Provided passage —
=====
After enduring Buddy howl and launch himself
against the sliding glass door repeatedly last night in attempt to get me to
let him onto the deck, I think I finally figured out what’s wrong with him: He
doesn’t have any sense of emotional self-regulation when it comes it comes to
his wants and needs. Everything is a five-alarm fire with that cat. If he wants
to go out on the deck, it’s not merely a passing, wistful desire, it’s a
frenzied, all-encompassing urge that must be met with as much immediacy as
possible. If he’s a little bit peckish, he doesn’t just whimper slightly and
stare at his food dish, he shrieks like a banshee and parades around the
kitchen pantomiming death throes (then takes two modest bites of the kibble I put
down and stalks off.) If he’s bored and wants to play Feather, it’s a national
emergency that involves increasingly shrill meowls until, to save our hearing
and sanity, he inevitably gets his way. I don’t know if this is nature or
nurture, but I’m trying to figure out if we did something to cultivate this sense
of the dramatic in him. He was a bit of a mess when we first got him—he had
food issues and bad separation anxiety—but we tried our best to make sure that
we responded to his cues and that he felt safe and loved. Yet he still seems to
feel that an epic fit is a prerequisite for getting even his mildest whim met.
I love and accept him for who he is, but I must admit I enjoy him the most when
he’s finally worn himself out with his own histrionics and collapses on the couch, all warm and soft and sleepy and vulnerable.
=====
Given instruction — According to the passage about Buddy the cat, what problems did Buddy have when he was first taken in? The items have no connection to the passage about Buddy the cat.

Data taken from a collection:
=====
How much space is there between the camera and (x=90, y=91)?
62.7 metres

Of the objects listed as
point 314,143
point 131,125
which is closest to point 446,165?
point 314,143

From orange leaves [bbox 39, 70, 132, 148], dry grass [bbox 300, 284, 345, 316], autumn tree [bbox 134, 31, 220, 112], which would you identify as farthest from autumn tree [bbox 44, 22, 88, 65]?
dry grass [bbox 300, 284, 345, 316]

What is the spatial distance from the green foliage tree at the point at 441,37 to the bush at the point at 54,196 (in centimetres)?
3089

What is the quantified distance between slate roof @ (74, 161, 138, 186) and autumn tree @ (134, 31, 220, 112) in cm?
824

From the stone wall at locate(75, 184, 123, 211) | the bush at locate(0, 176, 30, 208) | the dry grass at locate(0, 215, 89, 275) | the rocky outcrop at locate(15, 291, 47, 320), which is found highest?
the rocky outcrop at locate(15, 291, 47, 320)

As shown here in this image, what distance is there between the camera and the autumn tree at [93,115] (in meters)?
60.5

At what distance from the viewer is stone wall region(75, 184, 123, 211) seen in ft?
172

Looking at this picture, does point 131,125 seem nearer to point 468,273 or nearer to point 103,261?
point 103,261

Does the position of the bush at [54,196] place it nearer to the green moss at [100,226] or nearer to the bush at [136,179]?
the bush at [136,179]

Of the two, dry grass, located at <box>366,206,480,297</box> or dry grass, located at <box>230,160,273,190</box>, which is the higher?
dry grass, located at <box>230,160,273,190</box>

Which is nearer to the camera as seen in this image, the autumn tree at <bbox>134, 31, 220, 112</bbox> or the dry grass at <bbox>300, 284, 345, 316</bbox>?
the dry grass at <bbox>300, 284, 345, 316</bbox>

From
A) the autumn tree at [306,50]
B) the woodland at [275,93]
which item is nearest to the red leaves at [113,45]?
=====
Output — He had food issues and bad separation anxiety.